→ **SET TASK**
Locate the line that contains "Given what you". Print it and each following line through the end of the listing, verbatim, and nothing more.

===== GIVEN RECORDS =====

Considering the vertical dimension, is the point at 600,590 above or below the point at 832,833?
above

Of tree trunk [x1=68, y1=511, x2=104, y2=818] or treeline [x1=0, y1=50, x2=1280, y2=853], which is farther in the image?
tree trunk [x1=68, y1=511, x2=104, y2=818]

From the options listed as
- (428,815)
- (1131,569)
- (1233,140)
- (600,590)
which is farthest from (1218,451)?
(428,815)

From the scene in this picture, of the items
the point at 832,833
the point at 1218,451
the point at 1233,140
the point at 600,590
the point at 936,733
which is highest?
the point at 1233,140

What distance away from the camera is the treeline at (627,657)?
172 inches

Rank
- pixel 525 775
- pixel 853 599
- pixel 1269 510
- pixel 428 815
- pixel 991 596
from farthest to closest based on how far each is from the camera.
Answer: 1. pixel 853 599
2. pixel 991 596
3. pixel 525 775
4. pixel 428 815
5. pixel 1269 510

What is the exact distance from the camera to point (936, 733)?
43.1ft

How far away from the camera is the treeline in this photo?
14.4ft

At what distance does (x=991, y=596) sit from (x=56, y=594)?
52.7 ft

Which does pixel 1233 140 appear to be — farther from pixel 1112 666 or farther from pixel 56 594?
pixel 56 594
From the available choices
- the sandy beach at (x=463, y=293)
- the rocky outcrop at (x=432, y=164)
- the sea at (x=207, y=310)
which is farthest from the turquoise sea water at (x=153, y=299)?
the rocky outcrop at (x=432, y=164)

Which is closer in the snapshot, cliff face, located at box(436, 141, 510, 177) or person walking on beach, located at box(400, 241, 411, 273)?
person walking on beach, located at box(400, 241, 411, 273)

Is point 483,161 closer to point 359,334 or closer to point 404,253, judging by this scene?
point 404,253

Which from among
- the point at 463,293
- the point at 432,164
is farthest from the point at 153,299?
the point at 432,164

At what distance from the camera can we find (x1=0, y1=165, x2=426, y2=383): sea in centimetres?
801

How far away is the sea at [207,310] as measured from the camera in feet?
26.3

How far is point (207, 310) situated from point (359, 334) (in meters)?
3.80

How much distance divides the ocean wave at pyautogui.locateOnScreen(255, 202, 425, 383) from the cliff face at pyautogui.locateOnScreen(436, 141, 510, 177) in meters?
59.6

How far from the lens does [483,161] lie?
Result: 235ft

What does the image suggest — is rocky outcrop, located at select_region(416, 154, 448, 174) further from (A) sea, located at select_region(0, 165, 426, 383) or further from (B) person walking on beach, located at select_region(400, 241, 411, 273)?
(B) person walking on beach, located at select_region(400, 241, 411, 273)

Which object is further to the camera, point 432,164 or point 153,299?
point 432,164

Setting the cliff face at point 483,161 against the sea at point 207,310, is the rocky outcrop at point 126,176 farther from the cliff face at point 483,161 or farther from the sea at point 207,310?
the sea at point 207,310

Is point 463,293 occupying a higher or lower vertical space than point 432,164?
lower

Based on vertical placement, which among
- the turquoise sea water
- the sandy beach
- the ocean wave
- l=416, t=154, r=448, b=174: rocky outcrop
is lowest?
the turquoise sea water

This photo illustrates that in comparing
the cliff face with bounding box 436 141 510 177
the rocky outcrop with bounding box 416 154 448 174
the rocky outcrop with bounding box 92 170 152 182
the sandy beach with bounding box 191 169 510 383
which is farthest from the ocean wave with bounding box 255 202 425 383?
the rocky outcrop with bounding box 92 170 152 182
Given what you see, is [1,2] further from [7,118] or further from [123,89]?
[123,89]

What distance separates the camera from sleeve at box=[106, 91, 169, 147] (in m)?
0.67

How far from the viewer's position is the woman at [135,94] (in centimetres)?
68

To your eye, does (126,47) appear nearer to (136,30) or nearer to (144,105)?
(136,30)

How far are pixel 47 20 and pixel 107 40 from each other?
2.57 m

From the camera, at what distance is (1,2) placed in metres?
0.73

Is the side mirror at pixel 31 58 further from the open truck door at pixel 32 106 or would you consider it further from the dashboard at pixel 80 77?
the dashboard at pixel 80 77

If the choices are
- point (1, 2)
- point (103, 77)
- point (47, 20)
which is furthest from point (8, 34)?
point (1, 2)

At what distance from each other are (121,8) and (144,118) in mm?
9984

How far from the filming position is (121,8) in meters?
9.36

=====

→ **WRITTEN RESPONSE**
Given what you see, is [1,2] further from [7,118] or further from [123,89]?
[123,89]

What distance separates the camera from sleeve at box=[106, 91, 169, 147] (in m)?
0.67

How far from the viewer's position is the woman at [135,94] (in centimetres)?
68

To your eye, does (126,47) appear nearer to (136,30) or nearer to (144,105)?
(136,30)

How far are pixel 47 20 and pixel 107 40 from each other?
2.57 m

From the camera, at what distance is (1,2) placed in metres?
0.73

Is the side mirror at pixel 31 58 further from the open truck door at pixel 32 106 or would you consider it further from the dashboard at pixel 80 77?
the dashboard at pixel 80 77

If the choices are
- point (1, 2)
- point (103, 77)
- point (47, 20)
which is furthest from point (8, 34)?
point (1, 2)

At what distance from each other are (121,8) and (144,118) in mm?
9984

How far from the filming position is (121,8) in meters?
9.36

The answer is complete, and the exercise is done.